Flyte enables production-grade orchestration for machine learning workflows and data processing created to accelerate local workflows to production.

Flyte

Im currently running into alot of issues with spark on flyte. Which integration works best for big data processing on flyte? Ray, Dask ...

Hi Julian! 

What issues are you seeing? 

Personally, i find the dask integration to work well (also in production settings) - disclaimer that I've authored it a while back.

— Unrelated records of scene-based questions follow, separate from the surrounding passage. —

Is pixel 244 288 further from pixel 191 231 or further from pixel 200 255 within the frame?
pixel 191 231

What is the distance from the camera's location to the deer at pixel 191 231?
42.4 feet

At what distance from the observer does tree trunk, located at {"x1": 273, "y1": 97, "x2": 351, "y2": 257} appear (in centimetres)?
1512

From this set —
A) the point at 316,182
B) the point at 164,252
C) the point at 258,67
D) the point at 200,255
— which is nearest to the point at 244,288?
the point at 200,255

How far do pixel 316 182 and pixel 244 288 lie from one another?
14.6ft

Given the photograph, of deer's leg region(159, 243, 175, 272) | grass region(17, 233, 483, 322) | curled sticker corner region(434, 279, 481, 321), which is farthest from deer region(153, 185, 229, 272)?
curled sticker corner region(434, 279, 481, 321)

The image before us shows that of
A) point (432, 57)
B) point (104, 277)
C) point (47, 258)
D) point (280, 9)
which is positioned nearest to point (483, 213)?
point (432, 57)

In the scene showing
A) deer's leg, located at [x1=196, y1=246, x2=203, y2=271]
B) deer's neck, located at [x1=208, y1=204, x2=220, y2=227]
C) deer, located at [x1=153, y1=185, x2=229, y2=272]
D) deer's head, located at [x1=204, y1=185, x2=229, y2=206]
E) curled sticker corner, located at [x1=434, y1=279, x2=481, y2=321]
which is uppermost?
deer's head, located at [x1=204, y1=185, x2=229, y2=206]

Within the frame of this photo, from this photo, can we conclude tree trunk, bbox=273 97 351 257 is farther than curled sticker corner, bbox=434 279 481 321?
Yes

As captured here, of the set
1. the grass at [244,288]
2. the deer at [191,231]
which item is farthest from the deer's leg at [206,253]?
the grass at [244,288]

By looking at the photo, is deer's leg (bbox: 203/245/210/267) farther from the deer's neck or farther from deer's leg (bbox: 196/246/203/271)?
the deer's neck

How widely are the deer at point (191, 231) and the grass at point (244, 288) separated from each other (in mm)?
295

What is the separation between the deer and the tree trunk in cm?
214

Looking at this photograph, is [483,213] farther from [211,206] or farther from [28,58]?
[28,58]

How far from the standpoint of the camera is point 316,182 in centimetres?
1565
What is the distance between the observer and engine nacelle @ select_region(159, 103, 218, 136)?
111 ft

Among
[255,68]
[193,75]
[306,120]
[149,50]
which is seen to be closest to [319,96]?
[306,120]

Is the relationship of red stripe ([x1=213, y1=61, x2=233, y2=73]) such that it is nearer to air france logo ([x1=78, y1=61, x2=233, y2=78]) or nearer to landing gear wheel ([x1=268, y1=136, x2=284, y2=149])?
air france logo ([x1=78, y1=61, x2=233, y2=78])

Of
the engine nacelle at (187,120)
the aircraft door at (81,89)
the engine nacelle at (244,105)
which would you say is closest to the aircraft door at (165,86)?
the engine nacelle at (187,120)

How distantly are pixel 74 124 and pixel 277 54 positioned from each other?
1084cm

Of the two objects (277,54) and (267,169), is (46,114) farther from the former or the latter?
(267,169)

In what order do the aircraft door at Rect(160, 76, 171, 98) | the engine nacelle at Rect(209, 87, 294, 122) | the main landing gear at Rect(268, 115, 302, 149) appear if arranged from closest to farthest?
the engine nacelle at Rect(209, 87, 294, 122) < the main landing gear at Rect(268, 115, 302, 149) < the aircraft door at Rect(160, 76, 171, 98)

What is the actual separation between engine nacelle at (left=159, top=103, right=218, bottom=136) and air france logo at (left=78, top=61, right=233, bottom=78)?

I find dependency resolution very hard. Basically outputting a spark dataframe does not work for me currently. Ill try dask

Feel free to reach out in case you have any questions!

We have large scale deployments of Spark as well , so would love to learn problems 

<https://github.com/julianStreibel/flyte-spark>
This is a minimal example. I added jars fixing this particular issue (see readme). But its cascading.

What is your spark setup? Are you using custom images with pre loaded dependencies? How are you caching dependencies in the cluster? Do you have a shared pvc?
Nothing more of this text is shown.